## COMPITI DA SVOLGERE
• a. Riporta il brano sull'ospedale pediatrico da "Mi chiedo se" fino a "figlio di tutti." incluso, senza cambiare nulla.
• b. Rispondi per favore a queste domande sul brano sull'ospedale pediatrico:
(i) Per quale motivo chi scrive si trova nel corridoio dell'ospedale pediatrico?
(ii) Che cosa hanno in comune i bambini che passano?
(iii) Chi passa soprattutto nel corridoio di un ospedale normale?
• c. Riprendi il brano sull'ospedale pediatrico dopo l'ultima frase e continualo.

[ESTRATTO]

Sono seduto in attesa, nel corridoio di un Ospedale pediatrico.
Sono qui per motivi di lavoro.
Vedo passarmi davanti bambini ai quali non riesco a dare un'età.
Troppo esili o minuscoli la gran parte di loro; tutti con uno sguardo indifeso.
Hanno in comune la rassegnazione.
L'impressione è che siano abituati a quell'ambiente.
Magari più che all'ospedale sono abituati a convivere con la loro malattia.
Volutamente non scrivo “patologie”; nessun bambino penserebbe di avere una patologia, ma piuttosto di essere semplicemente “ammalato”.
Mi chiedo se mai prima di mandar giù le loro bombe chirurgiche, o scaraventare le loro sventagliate di mitra tra i bambini mischiati alle folle, qualcuno di quei soldati, o capi di stato, siano mai stati seduti in attesa in un corridoio di un ospedale pediatrico.
Se sui loro volti si sono mai disegnate le stesse espressioni che ho visto in quei genitori, medici, infermieri che li accompagnavano mentre aspettavano che arrivasse il momento della visita, dell'indagine, del risultato.
In un ospedale pediatrico c'è una magica complicità che accomuna genitori, medici ed infermieri, rendendo ciascuno un figlio di tutti.
Lo si legge negli occhi.
Mi è capitato di stare seduto in attesa, anche nel corridoio di un ospedale normale.
Dove davanti mi passano soprattutto gli anziani.
Anche di loro non riesco a dare un'età.
Anche nei loro volti leggo una strana abitudine a quell'ambiente.

[/ESTRATTO]
[DATI DI PARTENZA]

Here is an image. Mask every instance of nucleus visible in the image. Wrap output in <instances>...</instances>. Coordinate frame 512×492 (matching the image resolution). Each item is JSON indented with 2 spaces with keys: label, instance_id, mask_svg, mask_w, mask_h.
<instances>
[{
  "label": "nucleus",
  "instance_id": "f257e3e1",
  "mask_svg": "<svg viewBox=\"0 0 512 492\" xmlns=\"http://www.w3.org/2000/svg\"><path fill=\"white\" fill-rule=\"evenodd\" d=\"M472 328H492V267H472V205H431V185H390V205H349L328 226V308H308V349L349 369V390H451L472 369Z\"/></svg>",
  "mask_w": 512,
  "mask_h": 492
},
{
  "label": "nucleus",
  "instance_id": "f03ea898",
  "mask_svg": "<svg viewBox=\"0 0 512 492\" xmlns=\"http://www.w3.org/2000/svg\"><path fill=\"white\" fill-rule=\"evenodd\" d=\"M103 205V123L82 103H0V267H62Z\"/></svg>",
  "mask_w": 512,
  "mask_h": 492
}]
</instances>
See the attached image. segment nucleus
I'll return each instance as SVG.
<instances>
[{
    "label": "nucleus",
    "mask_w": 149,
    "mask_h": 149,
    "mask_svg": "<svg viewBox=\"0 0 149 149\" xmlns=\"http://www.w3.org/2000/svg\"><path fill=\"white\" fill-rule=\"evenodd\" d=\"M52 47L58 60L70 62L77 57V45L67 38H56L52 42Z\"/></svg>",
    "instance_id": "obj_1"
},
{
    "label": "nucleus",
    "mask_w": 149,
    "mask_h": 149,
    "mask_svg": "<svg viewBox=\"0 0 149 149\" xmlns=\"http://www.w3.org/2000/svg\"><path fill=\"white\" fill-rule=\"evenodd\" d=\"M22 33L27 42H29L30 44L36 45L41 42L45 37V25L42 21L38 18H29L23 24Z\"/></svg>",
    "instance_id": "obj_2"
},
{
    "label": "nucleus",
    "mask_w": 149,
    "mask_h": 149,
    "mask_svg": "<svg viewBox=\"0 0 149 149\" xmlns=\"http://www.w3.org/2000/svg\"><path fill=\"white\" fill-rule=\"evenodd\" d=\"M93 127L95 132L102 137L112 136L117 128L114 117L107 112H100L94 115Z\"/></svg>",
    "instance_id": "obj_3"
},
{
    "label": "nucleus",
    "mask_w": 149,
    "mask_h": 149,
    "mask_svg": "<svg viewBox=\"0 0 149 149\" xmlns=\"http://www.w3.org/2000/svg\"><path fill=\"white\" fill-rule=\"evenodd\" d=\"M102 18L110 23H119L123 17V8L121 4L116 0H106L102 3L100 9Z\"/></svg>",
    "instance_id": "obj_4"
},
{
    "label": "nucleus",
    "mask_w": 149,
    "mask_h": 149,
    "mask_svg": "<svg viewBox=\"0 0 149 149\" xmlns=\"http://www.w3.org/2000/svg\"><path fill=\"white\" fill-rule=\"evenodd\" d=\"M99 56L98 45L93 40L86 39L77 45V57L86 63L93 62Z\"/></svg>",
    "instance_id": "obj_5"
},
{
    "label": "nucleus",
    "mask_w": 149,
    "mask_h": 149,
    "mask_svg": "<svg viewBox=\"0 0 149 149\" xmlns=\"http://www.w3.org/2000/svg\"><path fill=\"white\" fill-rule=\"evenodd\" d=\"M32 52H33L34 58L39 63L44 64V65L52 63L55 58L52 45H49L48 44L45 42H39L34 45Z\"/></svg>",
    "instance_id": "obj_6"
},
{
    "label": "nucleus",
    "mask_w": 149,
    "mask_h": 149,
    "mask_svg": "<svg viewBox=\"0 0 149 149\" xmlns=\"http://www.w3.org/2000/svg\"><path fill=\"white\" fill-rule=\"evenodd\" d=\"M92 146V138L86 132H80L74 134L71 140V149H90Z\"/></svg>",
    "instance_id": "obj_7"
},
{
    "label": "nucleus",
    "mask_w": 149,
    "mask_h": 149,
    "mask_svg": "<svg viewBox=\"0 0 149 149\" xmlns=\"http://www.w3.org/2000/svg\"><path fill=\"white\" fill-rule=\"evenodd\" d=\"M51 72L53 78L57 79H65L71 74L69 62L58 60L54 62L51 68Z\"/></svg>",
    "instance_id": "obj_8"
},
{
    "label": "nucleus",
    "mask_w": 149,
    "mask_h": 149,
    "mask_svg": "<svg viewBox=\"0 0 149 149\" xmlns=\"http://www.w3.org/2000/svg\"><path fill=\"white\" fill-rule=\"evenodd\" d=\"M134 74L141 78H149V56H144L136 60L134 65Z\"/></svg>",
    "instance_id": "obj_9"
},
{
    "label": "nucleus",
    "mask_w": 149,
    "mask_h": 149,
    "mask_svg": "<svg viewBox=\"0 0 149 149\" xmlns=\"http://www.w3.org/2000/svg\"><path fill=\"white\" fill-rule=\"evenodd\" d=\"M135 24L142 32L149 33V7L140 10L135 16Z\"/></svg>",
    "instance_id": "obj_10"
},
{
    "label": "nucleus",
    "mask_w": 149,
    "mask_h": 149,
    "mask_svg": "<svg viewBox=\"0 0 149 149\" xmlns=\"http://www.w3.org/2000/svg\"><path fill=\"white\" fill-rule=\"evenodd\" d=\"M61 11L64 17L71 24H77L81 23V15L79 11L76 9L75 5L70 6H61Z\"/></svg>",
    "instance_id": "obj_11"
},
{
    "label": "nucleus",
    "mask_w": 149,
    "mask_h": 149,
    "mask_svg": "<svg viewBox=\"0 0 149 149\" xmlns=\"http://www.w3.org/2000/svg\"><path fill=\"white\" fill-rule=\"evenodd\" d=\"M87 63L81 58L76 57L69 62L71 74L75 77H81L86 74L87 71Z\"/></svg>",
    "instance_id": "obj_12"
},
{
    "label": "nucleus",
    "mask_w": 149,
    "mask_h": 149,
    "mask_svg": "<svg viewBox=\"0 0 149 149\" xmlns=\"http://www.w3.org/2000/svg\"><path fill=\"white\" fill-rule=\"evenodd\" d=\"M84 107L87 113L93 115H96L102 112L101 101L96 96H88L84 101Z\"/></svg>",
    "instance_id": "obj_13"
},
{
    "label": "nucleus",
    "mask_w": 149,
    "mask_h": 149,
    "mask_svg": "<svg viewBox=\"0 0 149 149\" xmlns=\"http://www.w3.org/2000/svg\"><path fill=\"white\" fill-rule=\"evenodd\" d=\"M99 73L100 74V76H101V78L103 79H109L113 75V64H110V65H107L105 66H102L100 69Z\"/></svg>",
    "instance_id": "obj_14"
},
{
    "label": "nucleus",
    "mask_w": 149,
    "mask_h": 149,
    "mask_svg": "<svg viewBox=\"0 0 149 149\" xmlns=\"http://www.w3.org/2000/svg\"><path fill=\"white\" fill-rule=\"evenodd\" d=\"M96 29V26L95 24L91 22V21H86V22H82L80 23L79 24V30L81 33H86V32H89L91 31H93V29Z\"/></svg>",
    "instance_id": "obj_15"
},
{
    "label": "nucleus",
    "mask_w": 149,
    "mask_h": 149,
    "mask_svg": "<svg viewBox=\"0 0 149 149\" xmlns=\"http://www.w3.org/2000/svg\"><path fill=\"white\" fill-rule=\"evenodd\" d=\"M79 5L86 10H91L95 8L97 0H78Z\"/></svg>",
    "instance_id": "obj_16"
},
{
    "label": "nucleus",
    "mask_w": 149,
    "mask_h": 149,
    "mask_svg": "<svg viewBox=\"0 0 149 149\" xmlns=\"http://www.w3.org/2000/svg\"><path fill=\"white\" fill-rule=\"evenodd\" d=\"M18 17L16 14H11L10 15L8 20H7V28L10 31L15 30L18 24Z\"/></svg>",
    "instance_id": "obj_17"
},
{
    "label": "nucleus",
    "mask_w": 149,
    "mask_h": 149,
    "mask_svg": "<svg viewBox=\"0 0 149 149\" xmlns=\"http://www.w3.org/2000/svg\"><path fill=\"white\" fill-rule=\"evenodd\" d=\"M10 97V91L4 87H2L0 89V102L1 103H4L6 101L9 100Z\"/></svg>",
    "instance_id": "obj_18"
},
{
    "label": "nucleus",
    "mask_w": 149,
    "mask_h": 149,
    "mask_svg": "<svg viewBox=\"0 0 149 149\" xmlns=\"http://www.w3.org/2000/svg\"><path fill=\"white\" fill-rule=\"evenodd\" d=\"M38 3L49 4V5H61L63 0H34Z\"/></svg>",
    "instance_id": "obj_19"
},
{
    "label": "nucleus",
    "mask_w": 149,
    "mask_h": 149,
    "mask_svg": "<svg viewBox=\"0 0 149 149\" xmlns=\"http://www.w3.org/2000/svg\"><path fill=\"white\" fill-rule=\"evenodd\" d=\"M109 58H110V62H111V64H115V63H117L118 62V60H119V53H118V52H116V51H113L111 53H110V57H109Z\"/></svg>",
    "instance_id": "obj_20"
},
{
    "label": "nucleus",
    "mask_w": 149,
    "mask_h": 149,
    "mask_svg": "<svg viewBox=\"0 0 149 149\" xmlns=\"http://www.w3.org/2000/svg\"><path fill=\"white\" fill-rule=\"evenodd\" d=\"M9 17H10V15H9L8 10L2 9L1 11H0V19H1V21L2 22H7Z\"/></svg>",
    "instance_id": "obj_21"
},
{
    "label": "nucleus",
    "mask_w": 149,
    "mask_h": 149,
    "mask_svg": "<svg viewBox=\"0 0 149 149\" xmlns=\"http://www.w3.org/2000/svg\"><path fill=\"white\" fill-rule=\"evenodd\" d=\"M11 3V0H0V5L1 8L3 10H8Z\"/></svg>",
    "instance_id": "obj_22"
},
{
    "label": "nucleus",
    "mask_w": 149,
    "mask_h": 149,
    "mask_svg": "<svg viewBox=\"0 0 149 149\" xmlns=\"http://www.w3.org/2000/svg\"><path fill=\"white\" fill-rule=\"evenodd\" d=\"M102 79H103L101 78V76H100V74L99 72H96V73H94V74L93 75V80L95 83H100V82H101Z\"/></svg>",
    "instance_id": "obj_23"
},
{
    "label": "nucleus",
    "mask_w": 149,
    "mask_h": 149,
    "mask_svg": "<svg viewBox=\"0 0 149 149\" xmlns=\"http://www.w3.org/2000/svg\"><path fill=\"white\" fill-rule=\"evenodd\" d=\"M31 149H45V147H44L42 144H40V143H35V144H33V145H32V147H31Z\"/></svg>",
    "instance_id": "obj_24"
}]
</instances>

[/DATI DI PARTENZA]

## RISPOSTE AI COMPITI
• a.
Mi chiedo se mai prima di mandar giù le loro bombe chirurgiche, o scaraventare le loro sventagliate di mitra tra i bambini mischiati alle folle, qualcuno di quei soldati, o capi di stato, siano mai stati seduti in attesa in un corridoio di un ospedale pediatrico.
Se sui loro volti si sono mai disegnate le stesse espressioni che ho visto in quei genitori, medici, infermieri che li accompagnavano mentre aspettavano che arrivasse il momento della visita, dell'indagine, del risultato.
In un ospedale pediatrico c'è una magica complicità che accomuna genitori, medici ed infermieri, rendendo ciascuno un figlio di tutti.

• b.
(i) Per motivi di lavoro.
(ii) La rassegnazione.
(iii) Gli anziani.

• c.
Ho provato ad accomunare i visi di questi ultimi, con quelli dei bambini per individuare la differenza di quella strana rassegnazione che li differenzia.
Cercare di interpretare cosa raccontasse quell'apparente identico modo di vivere l'attesa.
Niente li accomuna.
Nei bambini c'è l'immagine di una radicata convinzione di un passaggio momentaneo.
Prima o poi finirà, usciranno fuori, ritorneranno ai loro giochi, amici, familiari; forti e sani come prima se non di più.
Anche se per qualcuno non sarà poi così.
A nessuno di loro l'età impedisce la speranza.
Anche ai più disperati.
Per gli altri c'è la rassegnazione di chi si accorge che forse sta veramente finendo.
Che pur uscendo di lì, non sarà più come prima.
Che nel frattempo qualcos'altro si è consumato ancora un poco.
Qualcosa che non può essere più aggiustato o sostituito.
La testimonianza di un altro pezzo di vita che si allontana.